REQUIRED TASK => Repeat exactly the lines of the listing from the line containing "Comparing the book" through its last line, and nothing beyond them.

[start RECORDS SHOWN]

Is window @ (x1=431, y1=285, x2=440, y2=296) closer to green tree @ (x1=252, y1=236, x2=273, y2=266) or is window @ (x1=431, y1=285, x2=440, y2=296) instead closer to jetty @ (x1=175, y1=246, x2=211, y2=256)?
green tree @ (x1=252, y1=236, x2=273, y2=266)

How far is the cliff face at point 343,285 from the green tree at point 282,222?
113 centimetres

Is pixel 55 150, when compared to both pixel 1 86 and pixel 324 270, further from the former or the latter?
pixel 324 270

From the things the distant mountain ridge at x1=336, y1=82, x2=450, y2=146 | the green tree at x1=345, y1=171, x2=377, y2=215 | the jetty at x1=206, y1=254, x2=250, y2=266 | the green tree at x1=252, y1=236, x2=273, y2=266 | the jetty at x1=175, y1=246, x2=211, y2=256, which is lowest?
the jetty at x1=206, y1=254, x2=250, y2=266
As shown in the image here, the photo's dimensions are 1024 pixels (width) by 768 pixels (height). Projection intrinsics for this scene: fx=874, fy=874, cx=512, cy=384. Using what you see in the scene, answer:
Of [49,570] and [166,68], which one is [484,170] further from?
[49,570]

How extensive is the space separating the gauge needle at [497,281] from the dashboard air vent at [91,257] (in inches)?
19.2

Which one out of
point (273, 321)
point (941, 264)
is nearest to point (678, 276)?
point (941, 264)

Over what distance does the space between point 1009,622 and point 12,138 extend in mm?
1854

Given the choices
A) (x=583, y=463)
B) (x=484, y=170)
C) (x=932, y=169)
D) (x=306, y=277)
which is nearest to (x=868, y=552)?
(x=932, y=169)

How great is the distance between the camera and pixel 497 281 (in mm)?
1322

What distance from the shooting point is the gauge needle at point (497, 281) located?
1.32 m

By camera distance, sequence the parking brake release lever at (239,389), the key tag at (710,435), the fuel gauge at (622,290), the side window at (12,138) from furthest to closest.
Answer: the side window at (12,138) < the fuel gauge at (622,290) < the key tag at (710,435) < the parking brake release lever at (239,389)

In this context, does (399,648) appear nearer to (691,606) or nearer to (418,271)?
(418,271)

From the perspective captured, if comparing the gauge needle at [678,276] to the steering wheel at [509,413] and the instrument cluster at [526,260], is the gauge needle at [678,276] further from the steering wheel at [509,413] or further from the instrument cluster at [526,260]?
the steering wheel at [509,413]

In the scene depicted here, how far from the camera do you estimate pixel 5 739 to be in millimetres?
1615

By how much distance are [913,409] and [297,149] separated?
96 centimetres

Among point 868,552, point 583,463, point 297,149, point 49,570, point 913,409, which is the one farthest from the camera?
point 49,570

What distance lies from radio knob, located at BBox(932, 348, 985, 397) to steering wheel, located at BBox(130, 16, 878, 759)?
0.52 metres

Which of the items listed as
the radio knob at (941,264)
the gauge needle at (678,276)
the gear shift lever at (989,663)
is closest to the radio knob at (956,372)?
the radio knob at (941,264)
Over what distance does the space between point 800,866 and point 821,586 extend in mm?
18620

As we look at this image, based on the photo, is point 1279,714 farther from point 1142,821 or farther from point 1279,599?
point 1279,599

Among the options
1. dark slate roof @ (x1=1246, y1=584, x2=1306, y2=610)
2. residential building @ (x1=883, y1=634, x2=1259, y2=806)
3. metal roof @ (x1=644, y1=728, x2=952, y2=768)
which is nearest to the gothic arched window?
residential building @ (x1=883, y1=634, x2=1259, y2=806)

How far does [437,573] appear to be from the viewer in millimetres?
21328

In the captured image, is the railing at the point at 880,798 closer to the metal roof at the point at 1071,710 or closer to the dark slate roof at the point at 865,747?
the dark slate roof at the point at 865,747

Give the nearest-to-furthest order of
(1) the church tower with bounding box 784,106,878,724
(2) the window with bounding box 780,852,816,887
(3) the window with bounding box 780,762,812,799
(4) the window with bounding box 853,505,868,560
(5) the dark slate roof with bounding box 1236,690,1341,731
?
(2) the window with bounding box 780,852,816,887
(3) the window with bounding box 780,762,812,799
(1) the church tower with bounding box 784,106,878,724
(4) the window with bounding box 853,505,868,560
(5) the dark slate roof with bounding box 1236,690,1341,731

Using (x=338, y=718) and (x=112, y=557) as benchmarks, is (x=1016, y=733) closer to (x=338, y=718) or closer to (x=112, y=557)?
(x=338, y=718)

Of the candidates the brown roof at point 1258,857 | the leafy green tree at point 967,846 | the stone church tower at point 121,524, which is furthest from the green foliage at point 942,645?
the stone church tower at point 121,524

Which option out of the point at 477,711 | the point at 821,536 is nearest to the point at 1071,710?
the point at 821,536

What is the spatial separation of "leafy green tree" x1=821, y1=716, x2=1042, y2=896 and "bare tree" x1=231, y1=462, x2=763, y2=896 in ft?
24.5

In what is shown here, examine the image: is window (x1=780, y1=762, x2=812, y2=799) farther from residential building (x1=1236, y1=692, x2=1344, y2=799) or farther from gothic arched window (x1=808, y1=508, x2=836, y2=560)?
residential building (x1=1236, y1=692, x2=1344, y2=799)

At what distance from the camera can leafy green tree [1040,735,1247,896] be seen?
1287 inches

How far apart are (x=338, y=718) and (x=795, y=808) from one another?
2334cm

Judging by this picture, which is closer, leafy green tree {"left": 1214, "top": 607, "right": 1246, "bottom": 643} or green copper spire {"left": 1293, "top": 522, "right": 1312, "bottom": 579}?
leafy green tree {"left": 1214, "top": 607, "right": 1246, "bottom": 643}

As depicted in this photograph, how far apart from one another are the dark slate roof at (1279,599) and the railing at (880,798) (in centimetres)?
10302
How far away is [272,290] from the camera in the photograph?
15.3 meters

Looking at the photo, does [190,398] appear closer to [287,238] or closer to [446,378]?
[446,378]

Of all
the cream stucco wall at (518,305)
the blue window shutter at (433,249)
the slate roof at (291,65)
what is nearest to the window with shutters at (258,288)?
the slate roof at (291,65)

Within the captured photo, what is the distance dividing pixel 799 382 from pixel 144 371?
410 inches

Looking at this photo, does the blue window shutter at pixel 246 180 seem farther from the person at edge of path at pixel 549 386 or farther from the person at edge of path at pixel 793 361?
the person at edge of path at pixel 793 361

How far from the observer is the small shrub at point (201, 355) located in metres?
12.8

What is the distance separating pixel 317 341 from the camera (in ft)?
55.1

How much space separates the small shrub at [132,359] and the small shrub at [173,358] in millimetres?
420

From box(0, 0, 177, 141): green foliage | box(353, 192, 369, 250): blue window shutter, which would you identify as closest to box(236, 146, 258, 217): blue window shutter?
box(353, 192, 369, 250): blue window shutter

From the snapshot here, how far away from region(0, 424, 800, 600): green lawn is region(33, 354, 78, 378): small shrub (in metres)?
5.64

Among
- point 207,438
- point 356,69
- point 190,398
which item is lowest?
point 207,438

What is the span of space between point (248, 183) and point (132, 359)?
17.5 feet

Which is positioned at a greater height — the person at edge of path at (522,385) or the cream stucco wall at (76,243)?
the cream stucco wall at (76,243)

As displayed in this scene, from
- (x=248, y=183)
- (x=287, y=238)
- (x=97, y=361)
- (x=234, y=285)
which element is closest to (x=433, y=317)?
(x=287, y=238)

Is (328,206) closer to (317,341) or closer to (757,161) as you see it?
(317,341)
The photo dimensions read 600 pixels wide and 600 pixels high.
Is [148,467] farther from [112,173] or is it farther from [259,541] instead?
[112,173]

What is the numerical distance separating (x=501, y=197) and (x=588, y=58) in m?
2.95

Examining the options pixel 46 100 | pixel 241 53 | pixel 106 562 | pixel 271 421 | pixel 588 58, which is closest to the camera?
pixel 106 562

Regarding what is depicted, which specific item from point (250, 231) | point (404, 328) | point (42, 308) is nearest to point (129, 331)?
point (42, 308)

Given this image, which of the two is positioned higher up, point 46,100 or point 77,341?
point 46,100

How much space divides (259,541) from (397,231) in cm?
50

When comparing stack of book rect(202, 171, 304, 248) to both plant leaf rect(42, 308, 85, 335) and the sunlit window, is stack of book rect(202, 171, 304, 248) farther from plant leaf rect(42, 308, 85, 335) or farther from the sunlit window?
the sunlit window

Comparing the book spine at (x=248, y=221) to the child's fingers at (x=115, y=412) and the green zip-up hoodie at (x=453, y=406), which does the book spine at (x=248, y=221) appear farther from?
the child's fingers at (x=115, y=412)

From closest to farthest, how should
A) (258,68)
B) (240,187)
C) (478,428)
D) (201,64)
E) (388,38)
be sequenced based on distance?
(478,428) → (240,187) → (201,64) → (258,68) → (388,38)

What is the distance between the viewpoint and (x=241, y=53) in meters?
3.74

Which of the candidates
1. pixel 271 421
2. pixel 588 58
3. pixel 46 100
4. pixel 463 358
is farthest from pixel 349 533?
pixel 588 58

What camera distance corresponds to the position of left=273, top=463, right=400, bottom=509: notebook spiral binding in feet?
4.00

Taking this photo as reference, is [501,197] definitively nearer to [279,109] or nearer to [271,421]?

[end RECORDS SHOWN]

EXERCISE SOLUTION =>
Comparing the book spine at (x=248, y=221) to the child's fingers at (x=115, y=412) and the green zip-up hoodie at (x=453, y=406), which does the book spine at (x=248, y=221) appear farther from?
the child's fingers at (x=115, y=412)

From closest to farthest, how should
A) (258,68)
B) (240,187)
C) (478,428)
D) (201,64)
E) (388,38)
be sequenced based on distance?
(478,428) → (240,187) → (201,64) → (258,68) → (388,38)

What is the distance between the viewpoint and (x=241, y=53) in meters?
3.74

Which of the candidates
1. pixel 271 421
2. pixel 588 58
3. pixel 46 100
4. pixel 463 358
is farthest from pixel 349 533?
pixel 588 58

What camera distance corresponds to the position of left=273, top=463, right=400, bottom=509: notebook spiral binding in feet?
4.00

Taking this photo as reference, is [501,197] definitively nearer to [279,109] or nearer to [271,421]?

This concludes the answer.